We’ve discussed stacked PRs extensively at this point, and the conclusion was that the only way to get a Phabricator-comparable experience (which many people were after) was by allowing branches on the main LLVM repository. I think allowing them under a specific namespace is a reasonable compromise to enable stacked PRs.

3 Likes

We can do either that is considered better. It wasn’t much more than an idea how can we move forward.

It’s not like I have a strong disagreement with any point you mentioned, but I think you are highlighting that the decision to allow branches, which affects everyone, was made in an opaque way by a small group of people actively participating in long threads about stacked PRs, which I remember being scattered across different platforms. The fact that fetch filters were added to our “Getting Started” guide makes wide impact of this decision even more apparent.

That’s why I’d like to see this decision going through proper RFC process, where the community would have a chance to participate and (potentially) agree that this is indeed a reasonable compromise.

I have in my todo list to write a GitHub action that lookup branches and figure out if we have some without PR associated that should be deleted. I’m a bit overloaded, if someone wants to give it a try it would be a useful thing to have!

@nikic reported the misuse problem on Discord 3 days ago

Is it possible to make the rule for allowed branches more specific, so it only covers something like users/*/spr* ? Unfortunately, a number of people are just pushing all their pull requests to the main repo now, even though they don’t use stacked pull"

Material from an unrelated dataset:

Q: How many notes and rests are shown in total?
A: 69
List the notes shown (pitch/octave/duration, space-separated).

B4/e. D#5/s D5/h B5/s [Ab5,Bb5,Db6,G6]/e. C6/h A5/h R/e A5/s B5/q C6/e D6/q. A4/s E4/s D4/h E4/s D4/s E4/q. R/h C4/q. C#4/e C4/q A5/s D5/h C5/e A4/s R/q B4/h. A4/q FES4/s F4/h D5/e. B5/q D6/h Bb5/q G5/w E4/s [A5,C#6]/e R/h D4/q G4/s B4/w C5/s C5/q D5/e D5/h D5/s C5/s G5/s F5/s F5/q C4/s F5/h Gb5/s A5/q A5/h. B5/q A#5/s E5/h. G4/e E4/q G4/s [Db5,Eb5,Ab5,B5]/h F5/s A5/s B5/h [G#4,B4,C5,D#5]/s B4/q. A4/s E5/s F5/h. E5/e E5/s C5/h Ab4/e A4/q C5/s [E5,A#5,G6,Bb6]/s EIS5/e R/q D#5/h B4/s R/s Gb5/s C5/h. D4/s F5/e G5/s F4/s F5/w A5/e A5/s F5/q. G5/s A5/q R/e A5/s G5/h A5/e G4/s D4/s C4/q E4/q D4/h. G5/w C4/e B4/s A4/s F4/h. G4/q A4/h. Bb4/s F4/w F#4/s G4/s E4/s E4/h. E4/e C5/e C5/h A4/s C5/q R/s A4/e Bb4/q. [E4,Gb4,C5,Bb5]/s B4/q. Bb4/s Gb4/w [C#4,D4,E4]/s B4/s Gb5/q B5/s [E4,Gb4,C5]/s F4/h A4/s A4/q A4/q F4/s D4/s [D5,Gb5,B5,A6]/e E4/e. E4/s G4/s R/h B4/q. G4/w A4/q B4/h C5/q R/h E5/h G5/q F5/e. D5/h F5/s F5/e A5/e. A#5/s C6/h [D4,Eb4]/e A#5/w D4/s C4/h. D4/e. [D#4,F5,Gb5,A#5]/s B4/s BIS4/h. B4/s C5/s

I agree that we should do something to prevent misuses.

3 Likes

Getting a bit off topic here, but do you know how this command should look like for people who need both main and the release branches?

Some people responded to this by saying they use users/* branches for stacked pull requests, but without using spr, though they seemed open to just including the spr bit in their branch names, even if they don’t use the tool.

An alternative to using something like users/*/spr* would be to rename the namespace to stacked-prs/* or similar. That would avoid endorsing any particular tool, while also making it abundantly clear that this namespace is reserved for stacked pull requests only, and not arbitrary user branches.

6 Likes

We could create a brief announcement post emphasizing that in-repo branches are for stacked PRs only, and pin it to the front page of discourse.

IIRC, there is a way to add default text to the PR description in GH: we could add a comment reminding users about the use of stacked PRs.

One scenario may be that someone pushes a branch to the main repo while they’re still working on the next PR in the soon-to-be a stack. This allows reviewers to look at the first step before the next one is ready for review.

1 Like

It’d probably be better to document how to do this with negative refspecs rather than updating the default fetch spec, ie:

git config --add remote.origin.fetch '^refs/heads/users/*'
git config --add remote.origin.fetch '^refs/heads/revert-*'

Then your git config will look like so:

[remote "origin"]
	url = git@github.com:llvm/llvm-project.git
	fetch = +refs/heads/*:refs/remotes/origin/*
	fetch = ^refs/heads/users/*
	fetch = ^refs/heads/revert-*
6 Likes

I thought that was already possible via rulesets.

@kparzysz

One scenario may be that someone pushes a branch to the main repo while they’re still working on the next PR in the soon-to-be a stack. This allows reviewers to look at the first step before the next one is ready for review.

Why it has to be a branch in the main repo though?

You can’t have a PR in one repo that is based on a branch from another repo.

1 Like

That’s how PRs work? They are based on branch from the fork (another repo). At worst, you’ll have to create extra branches in your fork, but who cares - it’s your fork, do what you want with it.

The next PR in the stack would have to be in the fork, not the main repo. We want the reviews to stay in the main repo, so that won’t work.